# Nurture Soap Supplies



## Navaria (Apr 10, 2016)

At the advice of others, I'm ordering Really Red mica from Nurture in my quest for a great red. Since I'm ordering, is there anything else they have that I really need to check out? To die for scents? Amazing additives? Other colorants you can't live without? I've never ordered from them before so it's all new to me.


----------



## KristaY (Apr 10, 2016)

I LOVE their micas. They mix into oil so smoothly just with stirring. I haven't needed to use my mini frother with them thus, less flying color, lol. I've also not had any spotting or streaking in the soap. I'd suggest getting a sample pack of colors that interest you. They have them in the blues, greens, darks, vibrant, etc. I've only found a few that didn't behave well. I think they were blues that morphed into green or gray.
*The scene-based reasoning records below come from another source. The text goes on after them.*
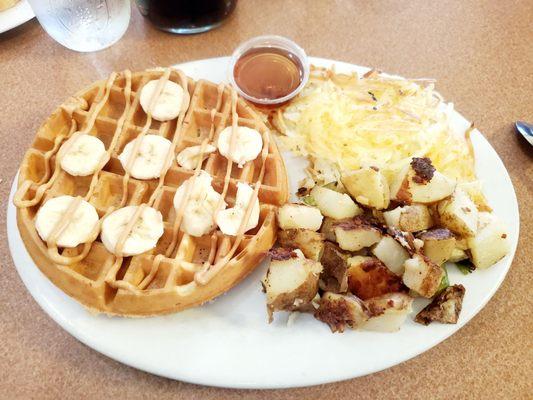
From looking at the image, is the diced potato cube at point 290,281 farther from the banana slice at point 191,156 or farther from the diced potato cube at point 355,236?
the banana slice at point 191,156

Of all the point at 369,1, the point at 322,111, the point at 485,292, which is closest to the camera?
the point at 485,292

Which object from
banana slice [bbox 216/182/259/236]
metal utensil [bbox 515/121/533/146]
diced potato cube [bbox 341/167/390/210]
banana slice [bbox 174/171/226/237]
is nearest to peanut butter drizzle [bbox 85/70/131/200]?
banana slice [bbox 174/171/226/237]

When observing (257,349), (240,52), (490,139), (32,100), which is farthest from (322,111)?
(32,100)

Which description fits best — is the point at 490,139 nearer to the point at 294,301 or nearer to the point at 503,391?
the point at 503,391

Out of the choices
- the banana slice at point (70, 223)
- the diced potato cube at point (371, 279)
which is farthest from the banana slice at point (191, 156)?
the diced potato cube at point (371, 279)

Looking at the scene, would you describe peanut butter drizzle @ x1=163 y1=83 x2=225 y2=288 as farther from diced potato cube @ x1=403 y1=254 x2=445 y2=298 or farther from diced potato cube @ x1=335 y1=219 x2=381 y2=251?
diced potato cube @ x1=403 y1=254 x2=445 y2=298

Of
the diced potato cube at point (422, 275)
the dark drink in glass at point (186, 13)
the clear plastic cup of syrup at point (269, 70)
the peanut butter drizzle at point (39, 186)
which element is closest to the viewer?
the diced potato cube at point (422, 275)

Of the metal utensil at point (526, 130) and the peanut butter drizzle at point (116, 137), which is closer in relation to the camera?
the peanut butter drizzle at point (116, 137)

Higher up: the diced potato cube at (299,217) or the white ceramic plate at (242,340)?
the diced potato cube at (299,217)
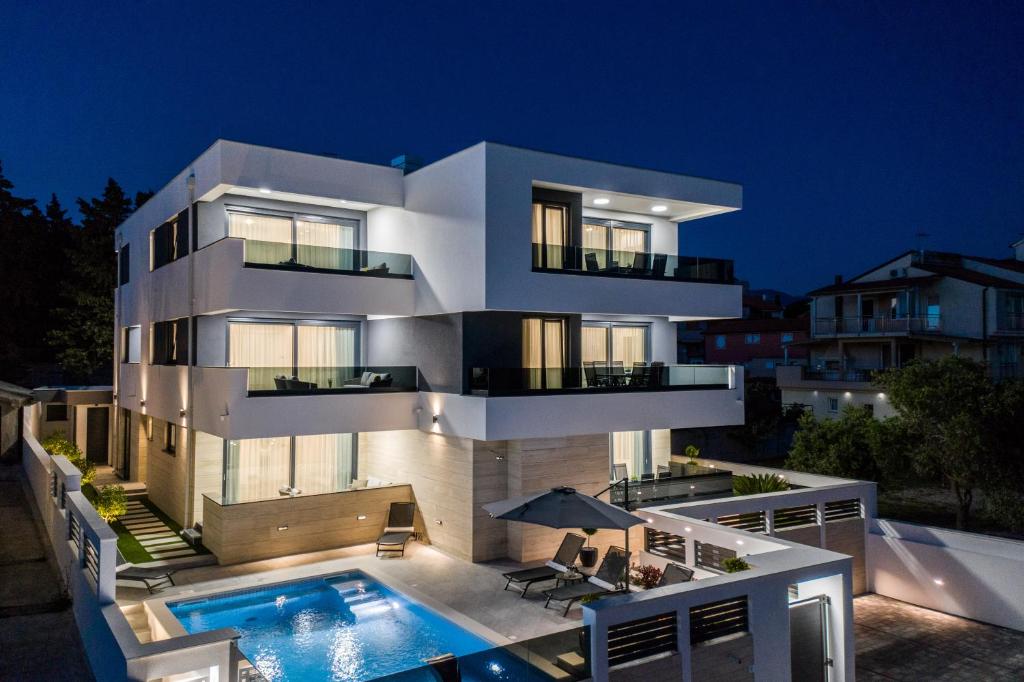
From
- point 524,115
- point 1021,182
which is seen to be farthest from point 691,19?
point 1021,182

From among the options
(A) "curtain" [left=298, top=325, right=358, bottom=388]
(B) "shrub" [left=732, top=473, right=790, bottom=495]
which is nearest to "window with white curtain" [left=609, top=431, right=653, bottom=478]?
(B) "shrub" [left=732, top=473, right=790, bottom=495]

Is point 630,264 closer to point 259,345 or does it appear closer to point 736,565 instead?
point 736,565

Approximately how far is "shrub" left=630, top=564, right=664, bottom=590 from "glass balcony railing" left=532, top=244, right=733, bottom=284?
6.48m

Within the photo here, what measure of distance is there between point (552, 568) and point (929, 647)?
671 cm

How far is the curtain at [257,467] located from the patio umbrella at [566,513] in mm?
7418

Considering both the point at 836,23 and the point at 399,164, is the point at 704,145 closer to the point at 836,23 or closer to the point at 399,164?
the point at 836,23

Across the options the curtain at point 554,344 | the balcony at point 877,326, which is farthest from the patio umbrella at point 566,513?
the balcony at point 877,326

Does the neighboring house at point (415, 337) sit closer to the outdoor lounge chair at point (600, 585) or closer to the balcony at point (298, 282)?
the balcony at point (298, 282)

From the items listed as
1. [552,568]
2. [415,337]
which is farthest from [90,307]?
[552,568]

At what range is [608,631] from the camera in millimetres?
7914

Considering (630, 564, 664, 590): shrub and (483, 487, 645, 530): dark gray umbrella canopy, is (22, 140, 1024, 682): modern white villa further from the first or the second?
(630, 564, 664, 590): shrub

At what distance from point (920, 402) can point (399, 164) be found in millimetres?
15738

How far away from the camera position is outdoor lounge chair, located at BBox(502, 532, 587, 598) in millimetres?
13094

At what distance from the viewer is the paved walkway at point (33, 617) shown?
9.62 metres
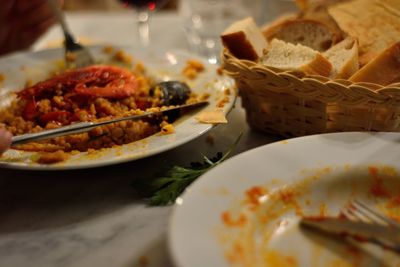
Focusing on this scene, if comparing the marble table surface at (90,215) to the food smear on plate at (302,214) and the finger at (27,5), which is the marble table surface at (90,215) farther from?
the finger at (27,5)

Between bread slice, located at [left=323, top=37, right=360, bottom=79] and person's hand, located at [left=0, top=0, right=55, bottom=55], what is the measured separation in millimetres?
1168

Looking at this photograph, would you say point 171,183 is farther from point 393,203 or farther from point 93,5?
point 93,5

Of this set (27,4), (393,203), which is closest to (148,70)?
(27,4)

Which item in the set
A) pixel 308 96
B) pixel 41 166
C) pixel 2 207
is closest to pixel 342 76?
pixel 308 96

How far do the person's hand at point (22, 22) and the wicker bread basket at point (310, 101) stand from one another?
1.00m

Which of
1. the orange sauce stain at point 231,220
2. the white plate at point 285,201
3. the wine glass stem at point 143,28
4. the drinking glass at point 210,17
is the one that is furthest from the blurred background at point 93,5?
the orange sauce stain at point 231,220

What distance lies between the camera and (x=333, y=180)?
0.83 m

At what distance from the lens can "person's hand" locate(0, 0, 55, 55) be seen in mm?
1742

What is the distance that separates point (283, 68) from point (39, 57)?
32.5 inches

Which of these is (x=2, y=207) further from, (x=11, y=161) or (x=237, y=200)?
(x=237, y=200)

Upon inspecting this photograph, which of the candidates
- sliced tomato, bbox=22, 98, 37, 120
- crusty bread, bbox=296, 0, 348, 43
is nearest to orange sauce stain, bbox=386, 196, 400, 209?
crusty bread, bbox=296, 0, 348, 43

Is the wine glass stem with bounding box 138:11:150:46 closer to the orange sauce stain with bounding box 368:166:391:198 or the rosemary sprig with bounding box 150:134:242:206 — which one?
the rosemary sprig with bounding box 150:134:242:206

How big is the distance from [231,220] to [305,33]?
707 millimetres

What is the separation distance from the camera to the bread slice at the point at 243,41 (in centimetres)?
110
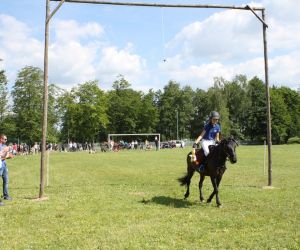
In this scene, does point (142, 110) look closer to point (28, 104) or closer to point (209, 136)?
point (28, 104)

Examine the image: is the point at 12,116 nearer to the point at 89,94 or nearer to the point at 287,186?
the point at 89,94

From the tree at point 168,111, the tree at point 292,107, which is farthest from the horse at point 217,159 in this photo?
the tree at point 168,111

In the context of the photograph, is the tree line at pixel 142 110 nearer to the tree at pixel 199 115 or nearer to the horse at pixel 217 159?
the tree at pixel 199 115

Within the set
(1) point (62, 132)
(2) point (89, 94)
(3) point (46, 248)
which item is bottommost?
(3) point (46, 248)

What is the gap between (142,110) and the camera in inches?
4395

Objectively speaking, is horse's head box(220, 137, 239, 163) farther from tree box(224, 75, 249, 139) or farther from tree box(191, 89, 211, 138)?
tree box(191, 89, 211, 138)

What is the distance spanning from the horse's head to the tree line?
66983 millimetres

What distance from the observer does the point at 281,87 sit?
384 ft

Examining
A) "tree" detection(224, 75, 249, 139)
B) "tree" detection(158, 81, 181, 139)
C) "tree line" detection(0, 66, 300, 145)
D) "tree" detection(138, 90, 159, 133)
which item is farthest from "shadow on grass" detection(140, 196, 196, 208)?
"tree" detection(158, 81, 181, 139)

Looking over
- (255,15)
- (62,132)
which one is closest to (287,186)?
(255,15)

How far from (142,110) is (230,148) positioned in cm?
9933

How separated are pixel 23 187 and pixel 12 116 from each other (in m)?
73.0

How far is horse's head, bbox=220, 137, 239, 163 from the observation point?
40.7 ft

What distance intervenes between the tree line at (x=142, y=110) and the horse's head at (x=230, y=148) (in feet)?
220
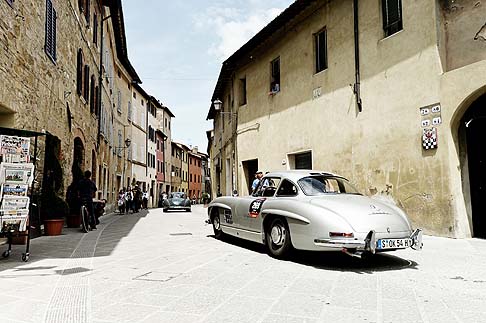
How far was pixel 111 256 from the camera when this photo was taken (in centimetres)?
665

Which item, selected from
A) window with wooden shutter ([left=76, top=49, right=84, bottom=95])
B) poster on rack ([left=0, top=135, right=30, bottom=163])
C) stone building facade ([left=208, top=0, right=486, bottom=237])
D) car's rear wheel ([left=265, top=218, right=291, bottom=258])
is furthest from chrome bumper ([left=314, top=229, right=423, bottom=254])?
window with wooden shutter ([left=76, top=49, right=84, bottom=95])

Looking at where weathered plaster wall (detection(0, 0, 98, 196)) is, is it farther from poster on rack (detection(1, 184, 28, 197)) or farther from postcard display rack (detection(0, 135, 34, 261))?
poster on rack (detection(1, 184, 28, 197))

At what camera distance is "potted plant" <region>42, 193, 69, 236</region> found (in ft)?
31.2

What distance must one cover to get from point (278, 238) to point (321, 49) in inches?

I've only tried a couple of FO's and they're just ok. I've heard people talk very highly of their molds so that's a consideration too.


----------



## doriettefarm (Apr 10, 2016)

I've never purchased anything from Nurture that I've been unhappy with.  All the micas are great and they even provide a color chart so you can see the end result in both CP & MP.  Their molds and silicone liners are also great . . . I love my 2.5lb tall skinny mold!


----------



## Navaria (Apr 10, 2016)

I've got a mica or two in my cart lol. I'll have to look at their molds. I usually only make a 2 lb batch, so a lot of molds are too big. But I could use a slab mold... lol


----------



## Serene (Apr 10, 2016)

I love their molds.  I cant say enough good things about them.

Micas I love:

Mocha Brown Mica.  It is delicious.
Four Leaf Clover
Green with Envy
Blue Moon
Teal Green
Really Red
Roccoco Red
Mango Tango
Moss Green

Oh and all the Vibrance colors.  Whats not to like?


----------



## Navaria (Apr 10, 2016)

Serene said:


> I love their molds. I cant say enough good things about them.
> 
> Micas I love:
> 
> ...


 
Mango Tango and Really Red are in my cart. I was looking at their greens. I already have 2 but one in liquid and 1 turns kind of khaki colored. I already have too many blues lol


----------



## dibbles (Apr 10, 2016)

100% agree about the molds. The 2.5 lb loaf isn't that much bigger of a batch than a 2 lb batch. DH bought me the slab mold for Christmas and while it is nice, it is really big. I would rather have something more like BB's 9 bar mold, if only because I don't sell and there is only so much soap I can give away. 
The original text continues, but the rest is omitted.